▶ _Written problem_
Render every line of the records below as a numbered list, leaving out the blank lines.

▶ _Collected data_
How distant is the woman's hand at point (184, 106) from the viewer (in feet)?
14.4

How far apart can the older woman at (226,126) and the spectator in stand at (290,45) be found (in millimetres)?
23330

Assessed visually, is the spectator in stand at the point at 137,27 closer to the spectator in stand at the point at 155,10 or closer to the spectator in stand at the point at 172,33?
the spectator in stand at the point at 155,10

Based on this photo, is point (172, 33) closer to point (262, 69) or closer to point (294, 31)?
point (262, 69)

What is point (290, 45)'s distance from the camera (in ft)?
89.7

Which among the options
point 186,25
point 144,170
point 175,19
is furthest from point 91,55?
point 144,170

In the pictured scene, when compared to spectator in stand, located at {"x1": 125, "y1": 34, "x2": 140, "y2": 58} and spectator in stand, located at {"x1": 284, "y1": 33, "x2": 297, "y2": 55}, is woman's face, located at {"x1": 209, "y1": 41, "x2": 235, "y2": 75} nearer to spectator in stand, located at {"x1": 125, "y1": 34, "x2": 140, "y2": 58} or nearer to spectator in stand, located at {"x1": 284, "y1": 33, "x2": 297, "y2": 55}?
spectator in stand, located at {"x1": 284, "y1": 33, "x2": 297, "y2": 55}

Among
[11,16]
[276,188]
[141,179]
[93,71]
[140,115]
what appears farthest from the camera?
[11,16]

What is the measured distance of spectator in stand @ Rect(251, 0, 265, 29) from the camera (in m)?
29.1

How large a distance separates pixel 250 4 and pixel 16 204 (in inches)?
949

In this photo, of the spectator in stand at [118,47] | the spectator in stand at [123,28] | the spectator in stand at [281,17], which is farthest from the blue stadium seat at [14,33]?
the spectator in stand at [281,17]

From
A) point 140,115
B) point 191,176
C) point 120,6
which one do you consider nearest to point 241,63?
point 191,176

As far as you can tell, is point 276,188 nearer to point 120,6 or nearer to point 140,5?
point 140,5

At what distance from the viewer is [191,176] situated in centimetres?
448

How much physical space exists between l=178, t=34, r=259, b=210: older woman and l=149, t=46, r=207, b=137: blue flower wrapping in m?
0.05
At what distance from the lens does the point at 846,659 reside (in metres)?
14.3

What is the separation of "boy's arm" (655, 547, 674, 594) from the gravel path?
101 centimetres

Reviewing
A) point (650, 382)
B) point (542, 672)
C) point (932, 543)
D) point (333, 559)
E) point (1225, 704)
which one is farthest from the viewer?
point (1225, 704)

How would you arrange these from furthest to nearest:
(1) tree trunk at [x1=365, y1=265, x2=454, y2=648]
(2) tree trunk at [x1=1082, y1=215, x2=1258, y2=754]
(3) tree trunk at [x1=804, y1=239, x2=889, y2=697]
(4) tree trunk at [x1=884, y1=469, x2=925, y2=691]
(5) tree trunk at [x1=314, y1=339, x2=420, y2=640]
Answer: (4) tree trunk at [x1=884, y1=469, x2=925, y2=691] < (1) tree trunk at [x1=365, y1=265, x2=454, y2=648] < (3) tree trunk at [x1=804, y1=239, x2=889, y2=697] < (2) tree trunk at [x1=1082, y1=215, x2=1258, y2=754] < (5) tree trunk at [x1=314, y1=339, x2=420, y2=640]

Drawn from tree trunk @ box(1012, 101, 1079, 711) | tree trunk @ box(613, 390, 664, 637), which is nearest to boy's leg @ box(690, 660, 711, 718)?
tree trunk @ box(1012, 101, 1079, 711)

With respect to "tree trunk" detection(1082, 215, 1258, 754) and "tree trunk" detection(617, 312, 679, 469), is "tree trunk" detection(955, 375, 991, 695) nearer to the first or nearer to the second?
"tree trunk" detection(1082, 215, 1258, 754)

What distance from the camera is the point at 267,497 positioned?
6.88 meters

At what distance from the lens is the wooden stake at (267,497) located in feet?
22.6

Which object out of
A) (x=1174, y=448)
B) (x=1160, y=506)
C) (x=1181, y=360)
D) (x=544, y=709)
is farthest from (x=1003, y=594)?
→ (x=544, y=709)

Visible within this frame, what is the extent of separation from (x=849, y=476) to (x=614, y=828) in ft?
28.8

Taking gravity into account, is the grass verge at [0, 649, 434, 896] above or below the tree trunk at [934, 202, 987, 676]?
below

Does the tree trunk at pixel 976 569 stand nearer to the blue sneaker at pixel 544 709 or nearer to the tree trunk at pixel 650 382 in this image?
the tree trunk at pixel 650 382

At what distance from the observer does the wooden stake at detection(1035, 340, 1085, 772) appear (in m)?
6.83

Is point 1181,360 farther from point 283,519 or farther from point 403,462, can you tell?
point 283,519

▶ _Result of this task_
1. How distant is the woman's hand at point (184, 106) from the viewer (in feet)?
2. 14.4
3. How far apart can the older woman at (226,126) and the spectator in stand at (290,45) be found (in millimetres)?
4. 23330
5. Assessed visually, is the spectator in stand at the point at 137,27 closer to the spectator in stand at the point at 155,10 or closer to the spectator in stand at the point at 172,33?
6. the spectator in stand at the point at 155,10
7. Based on this photo, is point (172, 33) closer to point (262, 69) or closer to point (294, 31)?
8. point (262, 69)
9. What is point (290, 45)'s distance from the camera (in ft)?
10. 89.7
11. Which among the options
12. point 186,25
13. point 144,170
14. point 175,19
15. is furthest from point 91,55?
16. point 144,170
17. In the pictured scene, when compared to spectator in stand, located at {"x1": 125, "y1": 34, "x2": 140, "y2": 58} and spectator in stand, located at {"x1": 284, "y1": 33, "x2": 297, "y2": 55}, is woman's face, located at {"x1": 209, "y1": 41, "x2": 235, "y2": 75} nearer to spectator in stand, located at {"x1": 125, "y1": 34, "x2": 140, "y2": 58} or nearer to spectator in stand, located at {"x1": 284, "y1": 33, "x2": 297, "y2": 55}?
18. spectator in stand, located at {"x1": 284, "y1": 33, "x2": 297, "y2": 55}
19. Among
20. [11,16]
21. [276,188]
22. [141,179]
23. [93,71]
24. [140,115]
25. what appears farthest from the camera?
26. [11,16]
27. What is the measured distance of spectator in stand @ Rect(251, 0, 265, 29) from the camera (in m)?
28. 29.1
29. How large a distance separates pixel 250 4 and pixel 16 204 (in inches)?
30. 949
31. In this photo, of the spectator in stand at [118,47] | the spectator in stand at [123,28] | the spectator in stand at [281,17], which is farthest from the blue stadium seat at [14,33]?
32. the spectator in stand at [281,17]
33. From
34. A) point 140,115
35. B) point 191,176
36. C) point 120,6
37. which one do you consider nearest to point 241,63?
38. point 191,176
39. As far as you can tell, is point 276,188 nearer to point 120,6 or nearer to point 140,5?
40. point 140,5
41. At what distance from the viewer is [191,176] situated in centimetres?
42. 448
43. How much physical space exists between l=178, t=34, r=259, b=210: older woman and l=149, t=46, r=207, b=137: blue flower wrapping in m?
44. 0.05
45. At what distance from the lens does the point at 846,659 reside (in metres)?
46. 14.3
47. What is the separation of "boy's arm" (655, 547, 674, 594) from the gravel path?
48. 101 centimetres
49. Reviewing
50. A) point (650, 382)
51. B) point (542, 672)
52. C) point (932, 543)
53. D) point (333, 559)
54. E) point (1225, 704)
55. which one is farthest from the viewer?
56. point (1225, 704)
57. How would you arrange these from furthest to nearest:
58. (1) tree trunk at [x1=365, y1=265, x2=454, y2=648]
59. (2) tree trunk at [x1=1082, y1=215, x2=1258, y2=754]
60. (3) tree trunk at [x1=804, y1=239, x2=889, y2=697]
61. (4) tree trunk at [x1=884, y1=469, x2=925, y2=691]
62. (5) tree trunk at [x1=314, y1=339, x2=420, y2=640]
63. Answer: (4) tree trunk at [x1=884, y1=469, x2=925, y2=691] < (1) tree trunk at [x1=365, y1=265, x2=454, y2=648] < (3) tree trunk at [x1=804, y1=239, x2=889, y2=697] < (2) tree trunk at [x1=1082, y1=215, x2=1258, y2=754] < (5) tree trunk at [x1=314, y1=339, x2=420, y2=640]
64. Drawn from tree trunk @ box(1012, 101, 1079, 711) | tree trunk @ box(613, 390, 664, 637), which is nearest to boy's leg @ box(690, 660, 711, 718)?
65. tree trunk @ box(1012, 101, 1079, 711)
66. With respect to "tree trunk" detection(1082, 215, 1258, 754) and "tree trunk" detection(617, 312, 679, 469), is "tree trunk" detection(955, 375, 991, 695) nearer to the first or nearer to the second?
67. "tree trunk" detection(1082, 215, 1258, 754)
68. What distance from the camera is the point at 267,497 positioned?
69. 6.88 meters
70. At what distance from the lens is the wooden stake at (267,497) located in feet?
71. 22.6
72. Which object out of
73. A) (x=1174, y=448)
74. B) (x=1160, y=506)
75. C) (x=1181, y=360)
76. D) (x=544, y=709)
77. is farthest from (x=1003, y=594)?
78. → (x=544, y=709)
79. Visible within this frame, what is the extent of separation from (x=849, y=476) to (x=614, y=828) in ft?
80. 28.8
81. Taking gravity into account, is the grass verge at [0, 649, 434, 896] above or below the tree trunk at [934, 202, 987, 676]?
82. below
83. Does the tree trunk at pixel 976 569 stand nearer to the blue sneaker at pixel 544 709 or nearer to the tree trunk at pixel 650 382 in this image?
84. the tree trunk at pixel 650 382
85. At what distance from the observer does the wooden stake at detection(1035, 340, 1085, 772) appear (in m)?
86. 6.83
87. Is point 1181,360 farther from point 283,519 or farther from point 403,462, can you tell?
88. point 283,519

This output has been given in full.